FASTQ quality scores & sequences have two different lengths

jhines1 · September 11, 2019, 12:45pm

This was an issue that arose out of another problem I had, so I figured it would be best to create another ticket for this problem.

As the title states, I have FASTQ files that seem to have an extra character in the quality score line vs the sequence line. When I try to import my manifest file I getting the warning:

There was a problem importing seqs.tsv:

/var/folders/zc/csj0fb595j98l9vn8xybjdr40000gp/T/q2-SingleLanePerSampleSingleEndFastqDirFmt-lp2cavnw/LCl-85_212_L001_R1_001.fastq.gz is not a(n) FastqGzFormat file:

Quality score length doesn't match sequence length for record beginning on line 5.

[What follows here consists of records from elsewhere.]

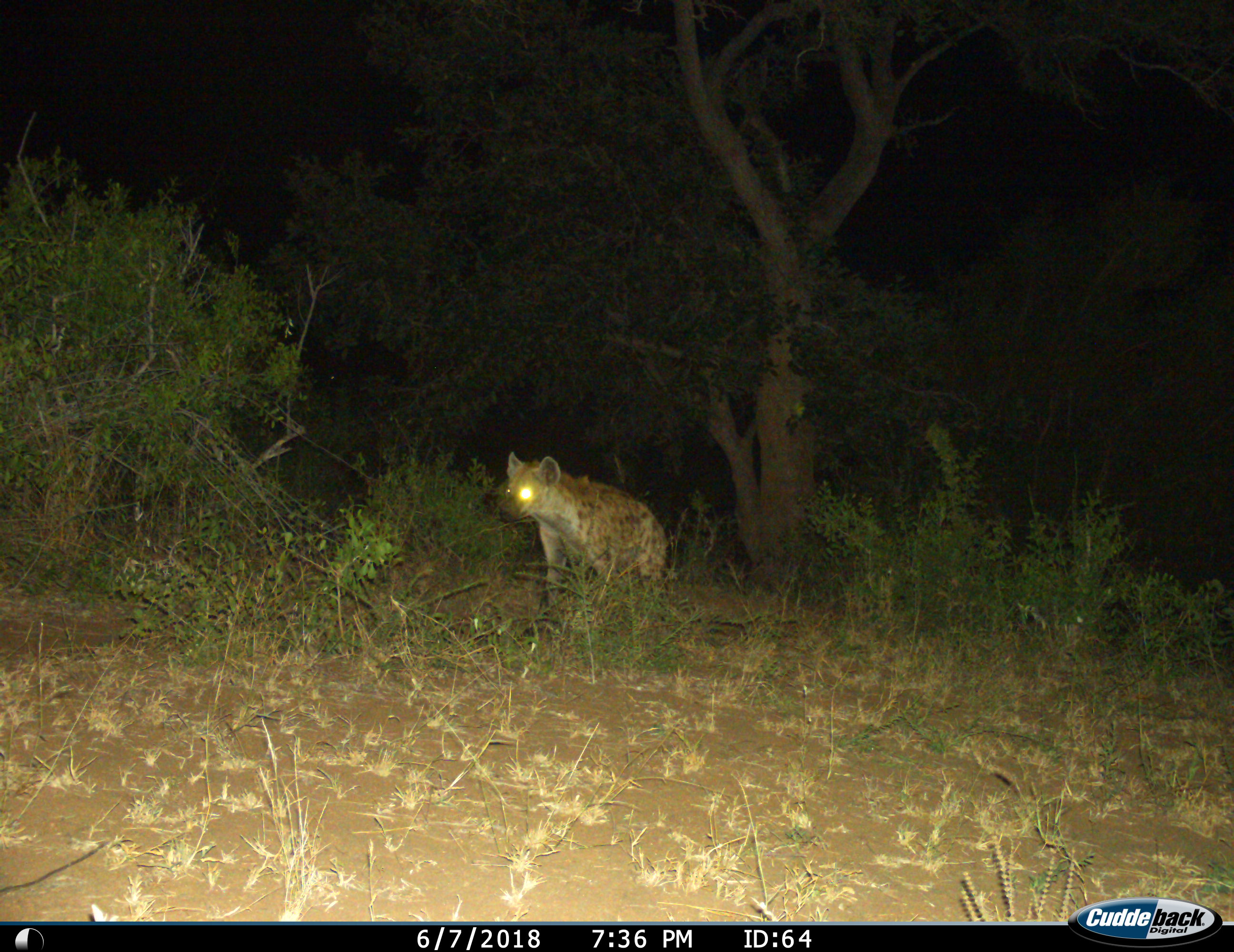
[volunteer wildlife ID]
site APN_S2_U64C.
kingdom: Animalia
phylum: Chordata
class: Mammalia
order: Carnivora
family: Hyaenidae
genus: Crocuta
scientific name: Crocuta crocuta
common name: spotted hyena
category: hyenaspotted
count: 1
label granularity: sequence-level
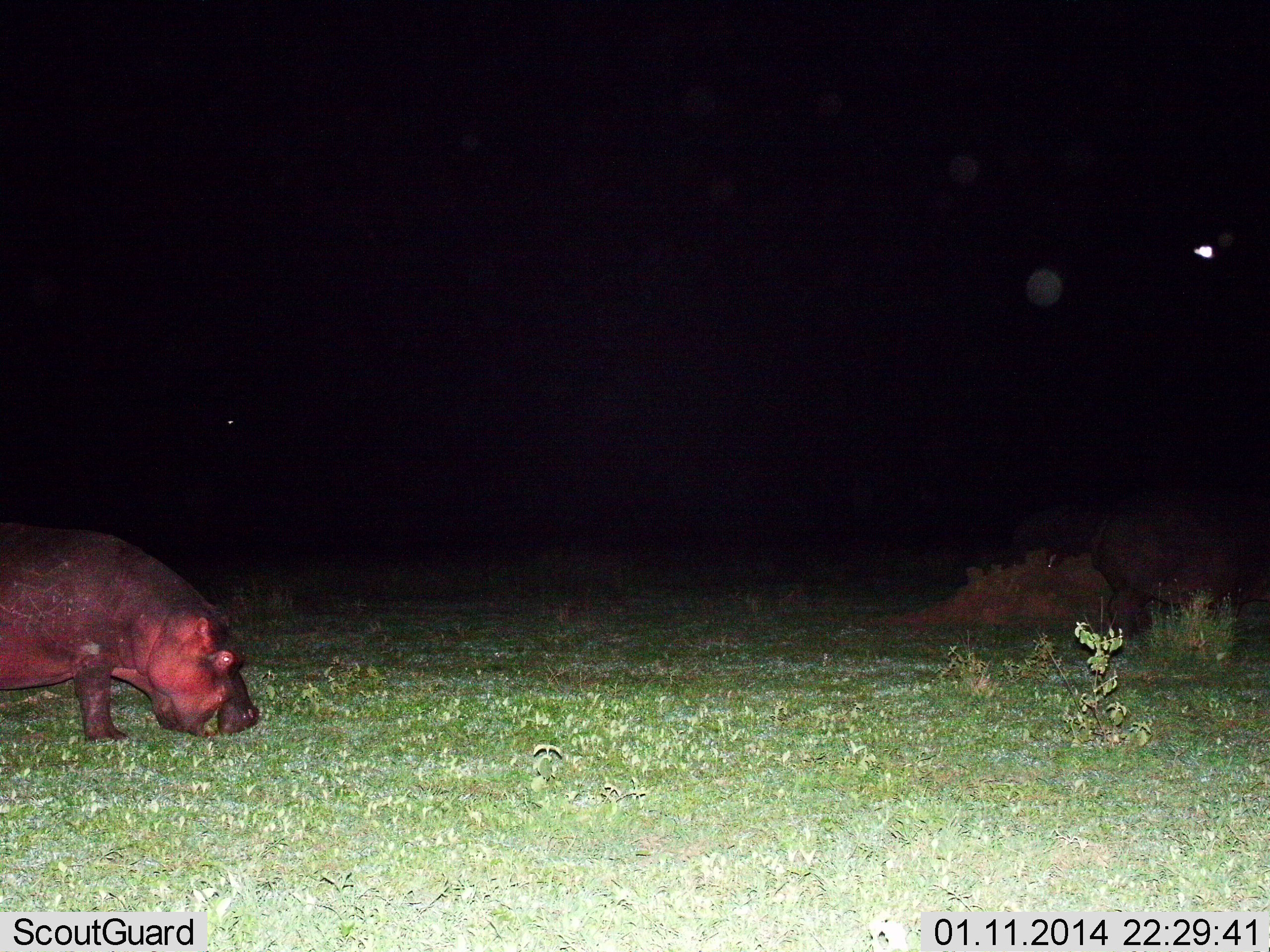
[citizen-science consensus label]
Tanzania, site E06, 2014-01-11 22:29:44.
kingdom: Animalia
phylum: Chordata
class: Mammalia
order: Artiodactyla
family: Hippopotamidae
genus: Hippopotamus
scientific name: Hippopotamus amphibius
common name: hippopotamus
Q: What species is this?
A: Hippopotamus (Hippopotamus amphibius).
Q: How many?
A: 1.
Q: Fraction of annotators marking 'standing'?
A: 20%.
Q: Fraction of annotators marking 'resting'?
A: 0%.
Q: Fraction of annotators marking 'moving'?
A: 20%.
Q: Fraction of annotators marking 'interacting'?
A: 0%.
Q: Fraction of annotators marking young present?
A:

So, I checked the file manually & there was one extra character in the quality score (e.g. 316) vs the sequence (e.g. 315). It seems that this is an issue for some. This person had the same issue due to a joining of FASTA & quality scores with a converter. That got me to thinking about the way Windows & Mac (or Unix) code their line breaks/endings, as has been mentioned to me before.

Using BBEdit, I have gone through every fastq file in the folder holding my sequences & switched the line break types to Mac (CR) & made sure that each seq/fastq file had only four lines (all of them had an extra space that caused the file to have 5 lines, though only four lines had any data/info). I'm thankful I only have ~425 sequences.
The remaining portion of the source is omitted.